◆ **EXCERPTED TEXT**:
************

You can check an example of configuration file in example/example_config.tsv
.
The pipelines folders are folders containing the results of executing each pipeline. Each pipeline folder provided in the PIPELINES_FOLDERS
argument is treated as a different pipeline. Each pipeline folder must contain one subfolder for each sample declared in the configuration file. The name of the subfolder must match the sample_name
declared in the configuration file. Each sample subfolder must contain at least one VCF/VCF.GZ/BCF file. The pipeline folder structure should look like this:
pipeline_1
├── sample_1
│ ├── output_file_1.vcf
│ ├── output_file_2.vcf
│ ├── ...
│ └── output_file_n.vcf
├── sample_2
│ └── ...
└── sample_3
└── ...
The callers folder is a folder containing the pre-computed evaluations for each of the variant callers (and optionally their combinations). Ideally, this folder has been created using ONCOLINER assessment. This folder is only required to run ONCOLINER improvement and harmonization. The callers folder structure should look like this (automatically generated by ONCOLINER assessment):
callers_folder
├── variant_caller_1
│ └── samples
│ ├── sample_1
│ │ ├── variant_caller_1_fn.vcf
│ │ ├── variant_caller_1_fp.vcf
│ │ ├── variant_caller_1_tp.vcf
│ │ ├── ...
│ │ └── variant_caller_1_metrics.csv
│ ├── sample_2
│ │ └── ...
│ └── sample_3
│ └── ...
├── variant_caller_2
│ └── ...
└── variant_caller_3
└── ...
You can check an example of callers folder in example/input/callers_folder
.
Depending on the use case, it may be advisable to normalize indels and SNVs before running ONCOLINER. For this purpose, we recommend using pre.py from Illumina's Haplotype Comparison Tools (hap.py). We provide an standalone and containerized EUCANCan's pre.py wrapper for this purpose, specially the bulk version of the wrapper.

************

◆ **WHAT YOU WILL DO**:
a) Write out the part of the ONCOLINER setup text from "Depending on the" to "of the wrapper.".
b) Using the ONCOLINER setup text, say whether each statement agrees with it, answering yes or no and quoting the words that decide it: (i) The callers folder is needed to run every part of ONCOLINER. (ii) Each sample subfolder has to hold at least one VCF, VCF.GZ or BCF file. (iii) The subfolders inside a pipeline folder must be named after the sample_name given in the configuration file.
c) Extend the ONCOLINER setup text, picking up right after its last sentence.

************

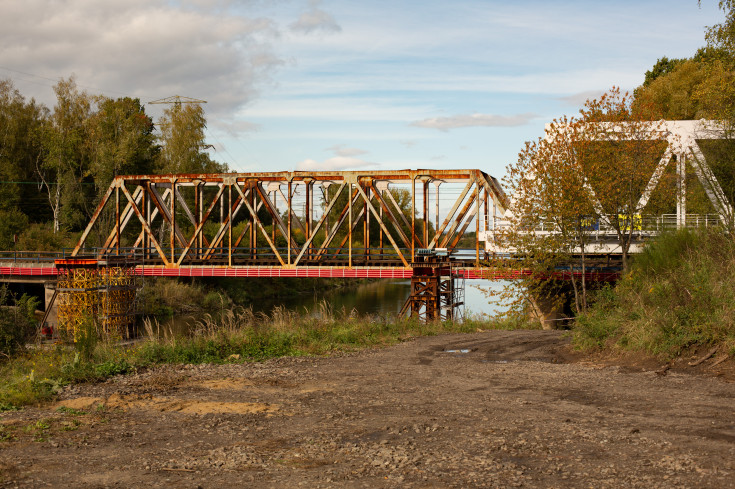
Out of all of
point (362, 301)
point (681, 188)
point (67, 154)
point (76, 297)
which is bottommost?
point (362, 301)

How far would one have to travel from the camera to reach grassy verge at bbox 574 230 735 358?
13.7 metres

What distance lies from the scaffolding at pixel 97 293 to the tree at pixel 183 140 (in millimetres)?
28441

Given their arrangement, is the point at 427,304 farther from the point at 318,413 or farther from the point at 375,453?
the point at 375,453

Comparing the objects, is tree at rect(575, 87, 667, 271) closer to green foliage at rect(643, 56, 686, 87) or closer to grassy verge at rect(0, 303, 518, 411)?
grassy verge at rect(0, 303, 518, 411)

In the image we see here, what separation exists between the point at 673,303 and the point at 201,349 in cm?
1102

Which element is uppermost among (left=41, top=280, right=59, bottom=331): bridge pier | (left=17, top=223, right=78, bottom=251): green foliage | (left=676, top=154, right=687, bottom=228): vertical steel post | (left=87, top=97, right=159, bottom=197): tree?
(left=87, top=97, right=159, bottom=197): tree

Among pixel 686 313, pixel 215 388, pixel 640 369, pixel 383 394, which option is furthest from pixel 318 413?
pixel 686 313

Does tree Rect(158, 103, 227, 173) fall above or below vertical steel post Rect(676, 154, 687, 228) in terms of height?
above

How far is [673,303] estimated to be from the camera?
14.8 metres

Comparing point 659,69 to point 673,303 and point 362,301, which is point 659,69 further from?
point 673,303

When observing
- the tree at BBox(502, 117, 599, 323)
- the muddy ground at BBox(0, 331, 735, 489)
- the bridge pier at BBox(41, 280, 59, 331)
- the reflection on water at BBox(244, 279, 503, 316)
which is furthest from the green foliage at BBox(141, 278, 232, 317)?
the muddy ground at BBox(0, 331, 735, 489)

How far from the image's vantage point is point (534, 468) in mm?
7531

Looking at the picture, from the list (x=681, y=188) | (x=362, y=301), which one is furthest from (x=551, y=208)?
(x=362, y=301)

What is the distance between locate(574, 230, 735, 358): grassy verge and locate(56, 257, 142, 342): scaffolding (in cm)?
2741
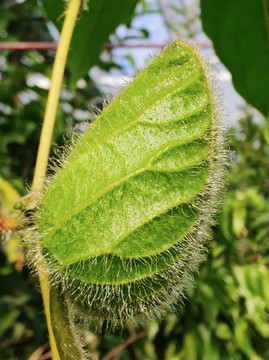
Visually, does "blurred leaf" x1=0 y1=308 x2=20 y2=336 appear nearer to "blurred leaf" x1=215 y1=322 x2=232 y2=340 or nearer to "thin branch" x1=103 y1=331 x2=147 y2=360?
"thin branch" x1=103 y1=331 x2=147 y2=360

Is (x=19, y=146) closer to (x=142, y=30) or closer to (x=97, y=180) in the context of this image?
(x=142, y=30)

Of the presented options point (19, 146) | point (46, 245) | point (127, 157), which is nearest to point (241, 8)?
point (127, 157)

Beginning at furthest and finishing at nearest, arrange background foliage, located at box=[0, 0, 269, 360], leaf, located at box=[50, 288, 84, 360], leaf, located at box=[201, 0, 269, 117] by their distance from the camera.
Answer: background foliage, located at box=[0, 0, 269, 360] < leaf, located at box=[201, 0, 269, 117] < leaf, located at box=[50, 288, 84, 360]

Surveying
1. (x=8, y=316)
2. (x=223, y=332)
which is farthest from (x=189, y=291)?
(x=8, y=316)

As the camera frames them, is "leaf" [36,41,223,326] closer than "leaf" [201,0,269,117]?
Yes

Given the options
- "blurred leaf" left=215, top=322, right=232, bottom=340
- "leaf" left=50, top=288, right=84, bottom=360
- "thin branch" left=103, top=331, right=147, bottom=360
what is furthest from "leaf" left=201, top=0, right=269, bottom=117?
"thin branch" left=103, top=331, right=147, bottom=360

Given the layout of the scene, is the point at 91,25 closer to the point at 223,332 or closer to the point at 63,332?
the point at 63,332
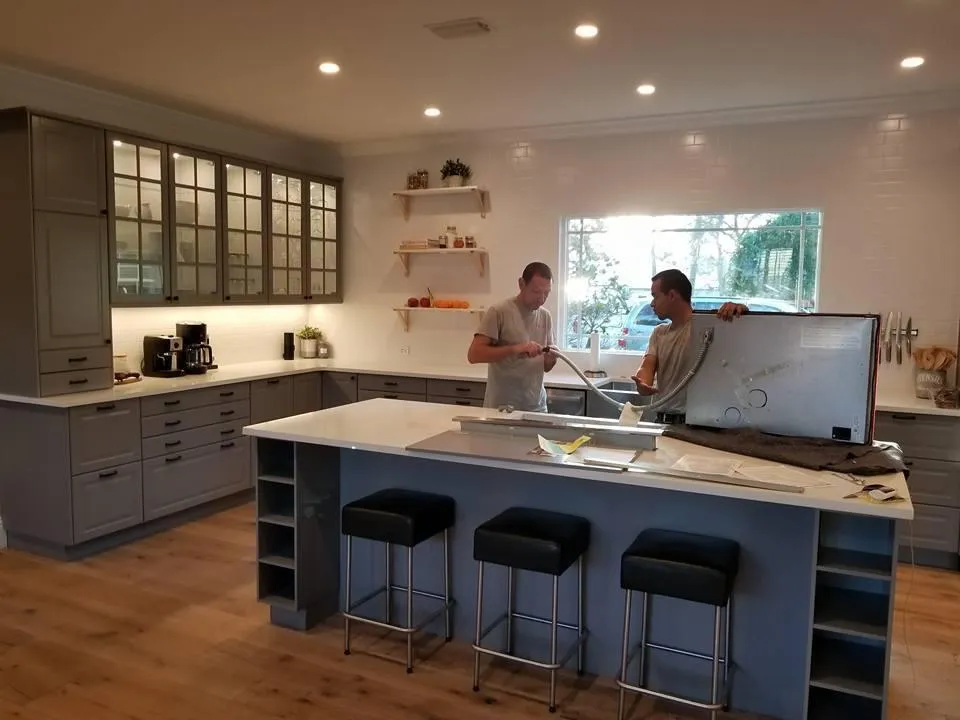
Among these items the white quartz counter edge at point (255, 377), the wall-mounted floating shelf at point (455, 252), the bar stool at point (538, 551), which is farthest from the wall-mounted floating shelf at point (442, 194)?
the bar stool at point (538, 551)

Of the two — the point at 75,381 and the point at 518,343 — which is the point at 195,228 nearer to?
the point at 75,381

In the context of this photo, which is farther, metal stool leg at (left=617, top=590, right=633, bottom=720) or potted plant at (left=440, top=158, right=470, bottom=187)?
potted plant at (left=440, top=158, right=470, bottom=187)

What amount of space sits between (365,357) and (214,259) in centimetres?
157

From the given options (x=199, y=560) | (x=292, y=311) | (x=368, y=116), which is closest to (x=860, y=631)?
(x=199, y=560)

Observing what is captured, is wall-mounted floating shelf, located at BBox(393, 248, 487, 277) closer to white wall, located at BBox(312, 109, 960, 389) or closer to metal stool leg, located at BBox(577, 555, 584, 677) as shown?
white wall, located at BBox(312, 109, 960, 389)

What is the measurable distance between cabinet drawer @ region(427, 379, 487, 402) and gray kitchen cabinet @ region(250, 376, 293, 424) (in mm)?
1029

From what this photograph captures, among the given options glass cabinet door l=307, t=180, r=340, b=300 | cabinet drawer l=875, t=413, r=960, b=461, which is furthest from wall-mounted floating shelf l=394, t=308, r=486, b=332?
cabinet drawer l=875, t=413, r=960, b=461

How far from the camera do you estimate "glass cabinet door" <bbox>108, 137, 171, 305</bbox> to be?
14.3 feet

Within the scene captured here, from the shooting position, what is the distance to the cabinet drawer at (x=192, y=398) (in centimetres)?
437

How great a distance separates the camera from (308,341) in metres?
6.25

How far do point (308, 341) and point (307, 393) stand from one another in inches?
30.1

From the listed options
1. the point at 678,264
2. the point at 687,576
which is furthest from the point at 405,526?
the point at 678,264

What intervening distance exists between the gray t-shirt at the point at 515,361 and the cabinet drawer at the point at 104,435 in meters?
2.05

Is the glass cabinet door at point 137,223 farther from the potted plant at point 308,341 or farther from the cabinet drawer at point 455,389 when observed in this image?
the cabinet drawer at point 455,389
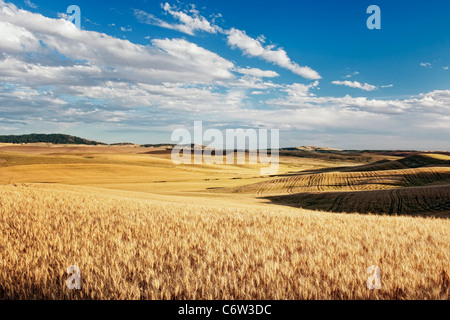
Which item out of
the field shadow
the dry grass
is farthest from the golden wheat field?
the field shadow

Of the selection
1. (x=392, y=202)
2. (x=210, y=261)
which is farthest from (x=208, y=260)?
(x=392, y=202)

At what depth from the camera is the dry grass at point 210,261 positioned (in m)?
3.87

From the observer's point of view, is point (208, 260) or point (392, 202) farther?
point (392, 202)

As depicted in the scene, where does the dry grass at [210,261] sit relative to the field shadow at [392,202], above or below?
above

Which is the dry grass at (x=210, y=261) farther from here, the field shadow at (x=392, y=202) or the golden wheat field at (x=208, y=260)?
the field shadow at (x=392, y=202)

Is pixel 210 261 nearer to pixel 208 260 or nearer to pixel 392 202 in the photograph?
pixel 208 260

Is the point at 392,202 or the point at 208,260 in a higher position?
the point at 208,260

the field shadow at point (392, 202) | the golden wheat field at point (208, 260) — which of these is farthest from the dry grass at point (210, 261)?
the field shadow at point (392, 202)

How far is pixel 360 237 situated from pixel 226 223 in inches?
156

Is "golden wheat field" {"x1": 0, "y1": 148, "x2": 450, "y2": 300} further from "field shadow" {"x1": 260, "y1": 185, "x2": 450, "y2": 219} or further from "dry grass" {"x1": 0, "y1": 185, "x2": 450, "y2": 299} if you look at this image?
"field shadow" {"x1": 260, "y1": 185, "x2": 450, "y2": 219}

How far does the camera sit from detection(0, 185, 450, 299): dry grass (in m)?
3.87

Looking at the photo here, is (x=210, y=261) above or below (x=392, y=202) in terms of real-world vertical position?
above

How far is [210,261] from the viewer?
16.6ft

************

◆ **TASK RESPONSES**:
a)
Depending on the use case, it may be advisable to normalize indels and SNVs before running ONCOLINER. For this purpose, we recommend using pre.py from Illumina's Haplotype Comparison Tools (hap.py). We provide an standalone and containerized EUCANCan's pre.py wrapper for this purpose, specially the bulk version of the wrapper.

b)
(i) No: "This folder is only required to run ONCOLINER improvement and harmonization."
(ii) Yes: "Each sample subfolder must contain at least one VCF/VCF.GZ/BCF file."
(iii) Yes: "The name of the subfolder must match the sample_name declared in the configuration file."

c)
Along with ONCOLINER, in this repository we also provide additional stand-alone software solutions for multiple needs associated with the improvement, standardization and harmonization of genome analysis across centers.
A standalone tool that helps users to find the best strategy to combine and merge specific variant callers to maximize recall and precision over all variant types. More information about this tool can be found in the PipelineDesigner README.
A standalone tool that allows users to intersect two different groups of VCF files. More information about this tool can be found in the VCF Intersect README.
A standalone tool that allows users to merge two different groups of VCF files. More information about this tool can be found in the VCF Union README.
ONCOLINER is a flexible tool that can be used in multiple use cases. In this section we will explain how to use ONCOLINER in some of the most common use cases.
ONCOLINER can be used to evaluate pipelines using user-defined benchmarking datasets. For this purpose, you must adapt the default_config.tsv file to your specific use case (see Configuration file). Make sure that your Pipeline folders contain the results of executing each pipeline on each of your samples. Note that ONCOLINER will not be able to provide you with recommendations for improvement and harmonization if you do not provide the Callers folder with your samples (see Specific variant callers).
ONCOLINER can be used to improve and harmonize pipelines using specific variant callers (apart from the ones provided in the quick start guide for the default datasets). For this purpose, you must adapt the Callers folder to your specific use case. To generate this folder, it is highly recommended to use ONCOLINER assessment for each variant caller. The Callers folder must contain the results of executing each variant caller on each of your samples.
If you also want to generate combinations of your variant callers for ONCOLINER improvement and harmonization, it is highly recommended you use PipelineDesigner. In the evaluations
folder generated by the tool's output, you can find the assessment results of the combinations of your variant callers. You can use that folder as the Callers folder for ONCOLINER improvement and harmonization directly.